I’ve noticed a pretty big change in how I’m using Photoshop lately. Much of my work consists of iteration through various solutions as I explore user interface for new and existing pieces of our apps. It is common for me to jump from working directly in HTML and CSS to Photoshop and back again. Working in code lets me immediately see my designs in context, in the browser, and often in the way it will behave when interacted with. It’s the most real way to work. But sometimes I want to quickly try an alternate direction or see a change that would be faster to mock-up as an image. That’s where Photoshop is most useful to me.
Maybe I’m just drinking the Kool-Aid, but I’ve noticed that when I do use Photoshop I rarely save the PSD file anymore.
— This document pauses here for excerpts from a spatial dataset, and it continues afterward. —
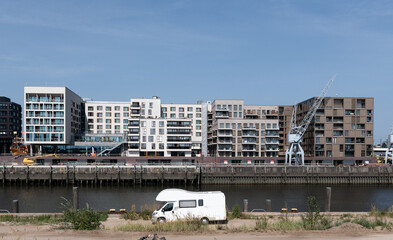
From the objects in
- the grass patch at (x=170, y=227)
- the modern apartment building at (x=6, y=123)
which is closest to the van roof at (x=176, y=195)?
the grass patch at (x=170, y=227)

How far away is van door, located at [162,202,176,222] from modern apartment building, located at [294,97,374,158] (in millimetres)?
98822

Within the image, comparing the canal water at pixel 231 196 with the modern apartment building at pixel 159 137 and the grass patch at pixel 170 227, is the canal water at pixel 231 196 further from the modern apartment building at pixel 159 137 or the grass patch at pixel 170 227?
the modern apartment building at pixel 159 137

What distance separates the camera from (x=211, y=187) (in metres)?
69.6

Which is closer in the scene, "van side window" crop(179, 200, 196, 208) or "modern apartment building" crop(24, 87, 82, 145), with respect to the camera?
"van side window" crop(179, 200, 196, 208)

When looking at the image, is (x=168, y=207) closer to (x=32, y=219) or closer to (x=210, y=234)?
(x=210, y=234)

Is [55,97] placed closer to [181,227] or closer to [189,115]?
[189,115]

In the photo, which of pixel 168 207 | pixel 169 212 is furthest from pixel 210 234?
pixel 168 207

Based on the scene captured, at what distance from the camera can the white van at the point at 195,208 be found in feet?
84.0

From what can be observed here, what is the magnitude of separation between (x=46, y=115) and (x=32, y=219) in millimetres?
93285

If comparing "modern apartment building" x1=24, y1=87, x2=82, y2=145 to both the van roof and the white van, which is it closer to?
the van roof

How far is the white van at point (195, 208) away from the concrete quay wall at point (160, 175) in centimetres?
4727

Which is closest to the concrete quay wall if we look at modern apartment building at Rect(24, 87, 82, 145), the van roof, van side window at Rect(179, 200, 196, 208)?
modern apartment building at Rect(24, 87, 82, 145)

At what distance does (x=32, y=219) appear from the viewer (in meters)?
27.2

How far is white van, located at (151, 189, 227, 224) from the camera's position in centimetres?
2559
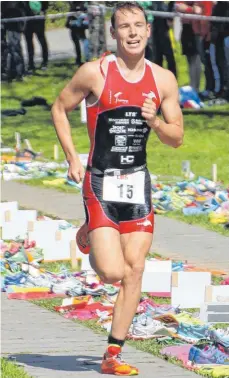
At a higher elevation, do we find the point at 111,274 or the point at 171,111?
the point at 171,111

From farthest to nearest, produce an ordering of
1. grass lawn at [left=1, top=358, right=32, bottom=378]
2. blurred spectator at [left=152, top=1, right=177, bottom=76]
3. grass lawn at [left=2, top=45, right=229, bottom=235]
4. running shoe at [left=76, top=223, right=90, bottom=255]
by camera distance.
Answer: blurred spectator at [left=152, top=1, right=177, bottom=76] < grass lawn at [left=2, top=45, right=229, bottom=235] < running shoe at [left=76, top=223, right=90, bottom=255] < grass lawn at [left=1, top=358, right=32, bottom=378]

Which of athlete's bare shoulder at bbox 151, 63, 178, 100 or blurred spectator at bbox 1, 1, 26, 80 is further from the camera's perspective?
blurred spectator at bbox 1, 1, 26, 80

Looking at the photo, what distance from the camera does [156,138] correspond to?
21.1m

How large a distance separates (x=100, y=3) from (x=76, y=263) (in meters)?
13.1

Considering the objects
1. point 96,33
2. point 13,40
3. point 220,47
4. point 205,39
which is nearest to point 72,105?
point 220,47

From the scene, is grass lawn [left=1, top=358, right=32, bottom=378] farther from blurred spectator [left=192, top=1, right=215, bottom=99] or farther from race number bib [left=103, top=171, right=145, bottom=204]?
blurred spectator [left=192, top=1, right=215, bottom=99]

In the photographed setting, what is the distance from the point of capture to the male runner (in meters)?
8.12

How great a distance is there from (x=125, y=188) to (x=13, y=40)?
69.6 ft

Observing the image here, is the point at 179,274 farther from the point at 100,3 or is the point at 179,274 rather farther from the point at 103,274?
the point at 100,3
It used to be that for every project I’d have one or more PSDs with tons of layer groups preserving each attempted direction. Those files became archives of my process that I kept, but never used again.
Now when I fire-up Photoshop, it is so that I can pull in a screen grab of the piece I’m working on so I can mock-up what I’m thinking. I’ll clone browser widgets, add some text here and there, try a different layout, etc. I don’t worry about naming layers or grouping concepts, but I do make screenshots. I’ll save a new image anytime I have something I might want to come back to later or that I want to get some feedback on. And those images I do keep. They become a sort of visual blog of my process. They make it easy to go back to an earlier idea and are handy to have available when we decide an exploration is worth talking about in more detail. The series of images shows where I went during the process and what I thought was notable. With a layered Photoshop file it was less clear what was what, what order it came in, and why it mattered.
Now, when I reach the end of a project I don’t save the PSD, I throw it away. Like cleaning up your workshop after a woodworking project, you sweep up the sawdust and throw away the scrap wood. Photoshop files are scraps and pieces that I don’t need anymore.
nap
on 30 Jul 09I totally disagree with this, but I suppose it depends on the complexity of the visual design, and what works for you.
For me personally, for anything other than a very simplistic site, I’m going to want a ‘master’ PSD with elements reflecting the current visual that I can use as a basis to make tweaks and updates later with ease. Not having this, in my opinion, is akin to not keeping around the source for a compiled development project after I launch it. I even commit this to version control to keep track of how it evolves over time (although clearly being a binary this is less than ideal for digging ;-).
If the PSD is well-organized into layers that are intelligently named and grouped, then things work great.
nap
on 30 Jul 09Also, I should point out that if you’re just using Photoshop for mockups, that’s all well and good. But there are better options for that sort of thing. I do a lot of ‘exploratory’ interface design in balsamiq for example, and end up throwing most of it away when I start implementing the HTML/CSS for simpler projects (for more visually complicated projects that require a PSD, we move to Photoshop next)
Luciano
on 30 Jul 09Yeah, just throw it away! The price per Gb is so expensive these days, I can’t have a 50-mb psd taking up all that space.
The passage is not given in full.